The UFL kicked off last night as the Las Vegas Locomotives won the inaugural UFL game against the California Redwoods. Las Vegas quarterback J.P. Losman picked apart the Redwoods defense on way to 30-17 victory.
The UFL initially had plans to start with eight teams playing in targeted sites in the fall of 2008, but started with four. A friend of mine that was on the Steelers last year is playing for the Las Vegas Locomotives.
The league had identified approximately 21 cities with strong economic bases, passionate football tradition, and a high number of average TV viewing households as potential team locations. Target markets included: Austin, Birmingham, Columbus, Hartford, Las Vegas, London (England), Los Angeles, Louisville, Memphis, Mexico City (Mexico), Milwaukee, Monterrey (Mexico), New York City, Oklahoma City, Orlando, Portland, Raleigh-Durham, Sacramento, Salt Lake City, San Antonio, and San Jose.
The league began its premiere season on October 8, 2009, playing games on Wednesday, Thursday, and Friday evenings, with the first regular season game held on October 8 and the championship game on Thanksgiving weekend. Both the inaugural game and the championship will be held in Las Vegas.
Like previous football leagues, the UFL has instituted several mostly minor rules changes that will differ from the NFL's rules. Though the league has indicated it would mostly adhere to standard rules, there are a few differences, as follows:
No Tuck Rule - The Tuck rule is one of the most controversial rules in the NFL. In the NFL, if a passer brings his arm forward in a passing motion and then loses possession of the ball as he is attempting to tuck it back toward his body, it's considered a forward pass (and thus an incomplete pass if the ball hits the ground). In the UFL, it would be called a fumble either way.
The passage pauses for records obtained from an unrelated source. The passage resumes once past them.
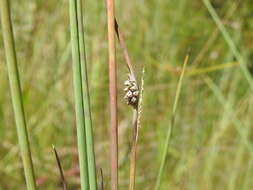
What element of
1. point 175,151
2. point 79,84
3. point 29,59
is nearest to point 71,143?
point 175,151

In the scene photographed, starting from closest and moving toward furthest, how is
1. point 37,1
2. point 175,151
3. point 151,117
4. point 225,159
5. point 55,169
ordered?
point 55,169
point 175,151
point 225,159
point 151,117
point 37,1

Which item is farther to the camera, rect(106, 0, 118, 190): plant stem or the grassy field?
the grassy field

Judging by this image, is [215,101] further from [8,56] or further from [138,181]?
[8,56]

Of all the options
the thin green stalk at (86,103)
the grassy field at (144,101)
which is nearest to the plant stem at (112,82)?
the thin green stalk at (86,103)

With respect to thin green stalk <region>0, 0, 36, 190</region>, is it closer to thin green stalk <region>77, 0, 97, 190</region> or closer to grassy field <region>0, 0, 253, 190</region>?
thin green stalk <region>77, 0, 97, 190</region>

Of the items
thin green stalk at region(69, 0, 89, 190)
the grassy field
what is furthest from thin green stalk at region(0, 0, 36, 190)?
the grassy field

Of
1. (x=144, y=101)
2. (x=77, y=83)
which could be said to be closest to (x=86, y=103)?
(x=77, y=83)
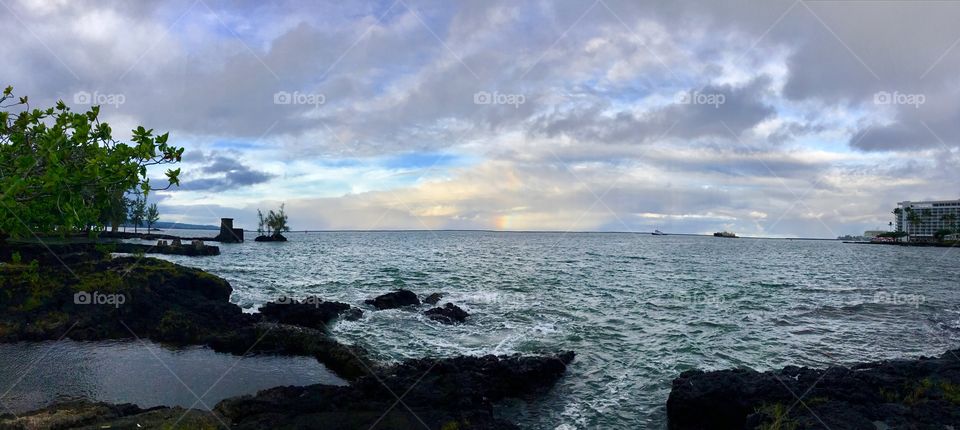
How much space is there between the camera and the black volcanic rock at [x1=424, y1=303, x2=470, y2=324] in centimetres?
2925

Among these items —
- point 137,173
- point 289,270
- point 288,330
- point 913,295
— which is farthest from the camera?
point 289,270

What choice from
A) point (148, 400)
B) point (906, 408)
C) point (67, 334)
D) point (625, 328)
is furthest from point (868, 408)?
point (67, 334)

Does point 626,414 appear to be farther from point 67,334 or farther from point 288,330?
point 67,334

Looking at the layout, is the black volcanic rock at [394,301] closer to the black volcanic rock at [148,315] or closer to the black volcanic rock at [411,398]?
the black volcanic rock at [148,315]

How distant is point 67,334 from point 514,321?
22113mm

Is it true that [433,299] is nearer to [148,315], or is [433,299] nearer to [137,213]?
[148,315]

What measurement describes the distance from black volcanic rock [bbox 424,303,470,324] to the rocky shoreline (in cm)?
478

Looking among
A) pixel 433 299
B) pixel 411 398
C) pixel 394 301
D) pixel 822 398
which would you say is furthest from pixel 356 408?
pixel 433 299

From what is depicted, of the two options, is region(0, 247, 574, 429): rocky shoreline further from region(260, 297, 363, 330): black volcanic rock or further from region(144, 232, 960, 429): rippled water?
region(144, 232, 960, 429): rippled water

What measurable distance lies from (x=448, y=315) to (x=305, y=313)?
336 inches

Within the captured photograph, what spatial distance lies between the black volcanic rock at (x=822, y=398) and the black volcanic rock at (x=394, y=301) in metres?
21.6

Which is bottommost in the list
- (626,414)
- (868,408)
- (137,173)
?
(626,414)

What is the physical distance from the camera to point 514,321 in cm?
2953

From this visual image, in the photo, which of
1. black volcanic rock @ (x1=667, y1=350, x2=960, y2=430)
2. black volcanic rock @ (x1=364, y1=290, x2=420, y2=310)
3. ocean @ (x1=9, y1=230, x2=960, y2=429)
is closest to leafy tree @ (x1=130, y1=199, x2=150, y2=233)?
ocean @ (x1=9, y1=230, x2=960, y2=429)
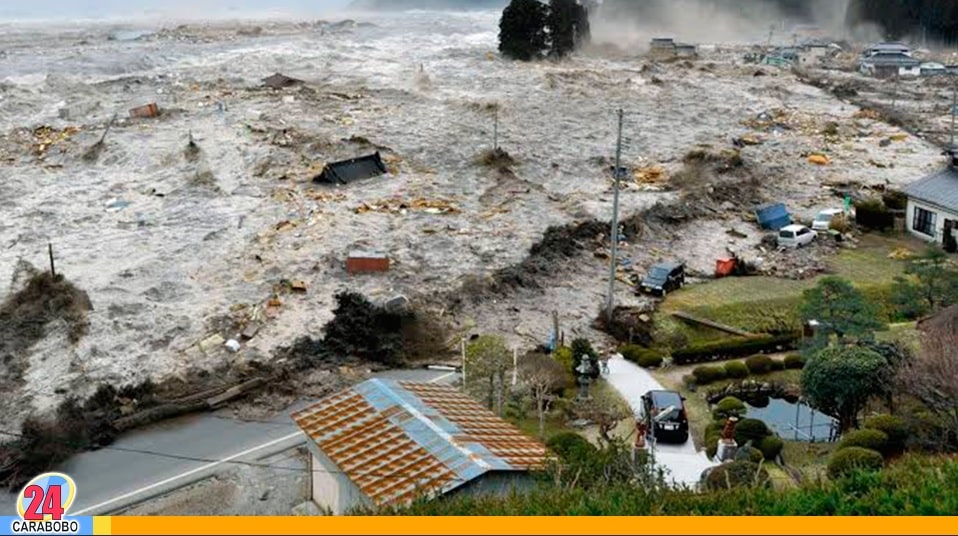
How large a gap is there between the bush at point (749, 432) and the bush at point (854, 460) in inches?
74.2

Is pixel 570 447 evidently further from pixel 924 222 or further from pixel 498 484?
pixel 924 222

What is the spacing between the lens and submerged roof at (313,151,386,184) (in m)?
29.1

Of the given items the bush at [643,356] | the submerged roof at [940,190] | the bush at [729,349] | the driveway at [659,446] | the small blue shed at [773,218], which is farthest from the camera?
the small blue shed at [773,218]

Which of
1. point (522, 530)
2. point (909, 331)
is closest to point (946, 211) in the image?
point (909, 331)

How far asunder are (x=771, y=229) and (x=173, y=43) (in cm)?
5394

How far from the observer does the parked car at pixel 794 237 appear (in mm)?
24500

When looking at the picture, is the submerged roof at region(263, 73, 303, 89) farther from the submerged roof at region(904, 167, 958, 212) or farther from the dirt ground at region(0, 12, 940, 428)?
the submerged roof at region(904, 167, 958, 212)

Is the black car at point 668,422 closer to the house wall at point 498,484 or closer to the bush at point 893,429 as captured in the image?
the bush at point 893,429

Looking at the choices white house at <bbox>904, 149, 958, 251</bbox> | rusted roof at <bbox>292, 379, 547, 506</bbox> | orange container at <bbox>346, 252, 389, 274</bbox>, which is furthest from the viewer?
white house at <bbox>904, 149, 958, 251</bbox>

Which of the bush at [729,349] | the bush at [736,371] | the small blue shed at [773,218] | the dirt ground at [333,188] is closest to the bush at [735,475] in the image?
the bush at [736,371]

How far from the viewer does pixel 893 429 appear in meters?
12.6

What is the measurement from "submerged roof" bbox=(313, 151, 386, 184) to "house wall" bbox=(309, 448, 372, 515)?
17128 millimetres

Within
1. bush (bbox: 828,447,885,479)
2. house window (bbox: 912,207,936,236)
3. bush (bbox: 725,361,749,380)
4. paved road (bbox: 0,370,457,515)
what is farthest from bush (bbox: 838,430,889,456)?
house window (bbox: 912,207,936,236)

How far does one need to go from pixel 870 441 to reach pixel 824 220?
14591mm
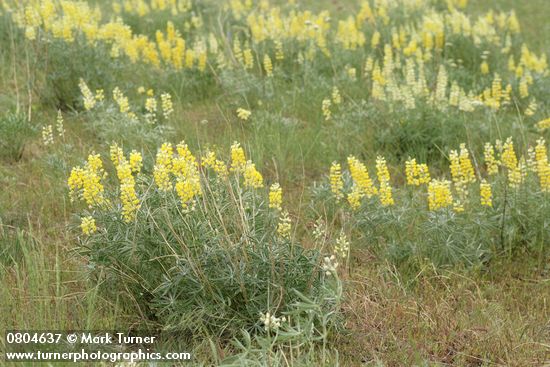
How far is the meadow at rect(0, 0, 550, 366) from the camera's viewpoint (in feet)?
10.6

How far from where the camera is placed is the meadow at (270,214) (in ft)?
10.6

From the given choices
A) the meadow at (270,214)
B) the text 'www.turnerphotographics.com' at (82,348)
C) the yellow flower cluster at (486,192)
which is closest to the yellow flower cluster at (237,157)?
the meadow at (270,214)

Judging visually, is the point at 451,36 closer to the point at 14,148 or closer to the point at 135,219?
the point at 14,148

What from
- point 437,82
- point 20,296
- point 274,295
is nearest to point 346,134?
point 437,82

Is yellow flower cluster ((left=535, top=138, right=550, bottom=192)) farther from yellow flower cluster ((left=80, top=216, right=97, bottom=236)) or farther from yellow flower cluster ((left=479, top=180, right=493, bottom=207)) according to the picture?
yellow flower cluster ((left=80, top=216, right=97, bottom=236))

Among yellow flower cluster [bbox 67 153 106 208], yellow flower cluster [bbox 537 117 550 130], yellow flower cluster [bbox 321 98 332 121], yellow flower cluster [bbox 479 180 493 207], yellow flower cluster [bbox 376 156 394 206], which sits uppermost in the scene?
yellow flower cluster [bbox 67 153 106 208]

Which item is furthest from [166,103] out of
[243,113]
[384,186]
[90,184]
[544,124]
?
[544,124]

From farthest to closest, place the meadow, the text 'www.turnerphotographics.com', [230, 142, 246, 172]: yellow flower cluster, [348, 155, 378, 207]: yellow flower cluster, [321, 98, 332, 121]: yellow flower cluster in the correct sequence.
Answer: [321, 98, 332, 121]: yellow flower cluster < [348, 155, 378, 207]: yellow flower cluster < [230, 142, 246, 172]: yellow flower cluster < the meadow < the text 'www.turnerphotographics.com'

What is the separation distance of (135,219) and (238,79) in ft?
11.8

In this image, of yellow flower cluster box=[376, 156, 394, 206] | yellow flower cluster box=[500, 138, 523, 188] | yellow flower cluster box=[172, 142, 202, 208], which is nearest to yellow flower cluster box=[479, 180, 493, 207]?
yellow flower cluster box=[500, 138, 523, 188]

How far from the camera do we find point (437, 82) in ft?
20.3

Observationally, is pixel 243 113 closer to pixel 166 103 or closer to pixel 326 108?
pixel 166 103

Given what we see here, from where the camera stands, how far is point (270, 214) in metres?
3.58

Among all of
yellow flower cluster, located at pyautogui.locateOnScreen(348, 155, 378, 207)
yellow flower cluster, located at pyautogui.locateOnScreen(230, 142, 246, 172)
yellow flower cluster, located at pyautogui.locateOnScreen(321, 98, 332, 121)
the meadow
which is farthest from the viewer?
yellow flower cluster, located at pyautogui.locateOnScreen(321, 98, 332, 121)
Touchdown celebrations - Celebrations, individual or group, will only take place in the endzones and on the bench area.
Fumbling out of the endzones - If the ball is fumbled out of the endzone, it will be placed back at the spot of the fumble, pending which team last had possession.
Intentional grounding - A quarterback is allowed to intentionally ground the ball anywhere behind the line of scrimmage if he is under pressure.
Instant replay - All reviews will be viewed upstairs by the replay official and he will only have 90 seconds for review.
Overtime - Both teams will be guaranteed at least one possession. When a team scores, the other team will get a last chance to score on the next drive. Similar to the College football rule.
Officials - instead of the traditional black-and-white uniforms, UFL referees wear a red polo shirt with black pants.
Play Clock - While the NFL has a 40 second play clock, the UFL has a 25 second play clock, which results in more plays and maintains a fast pace quality of play.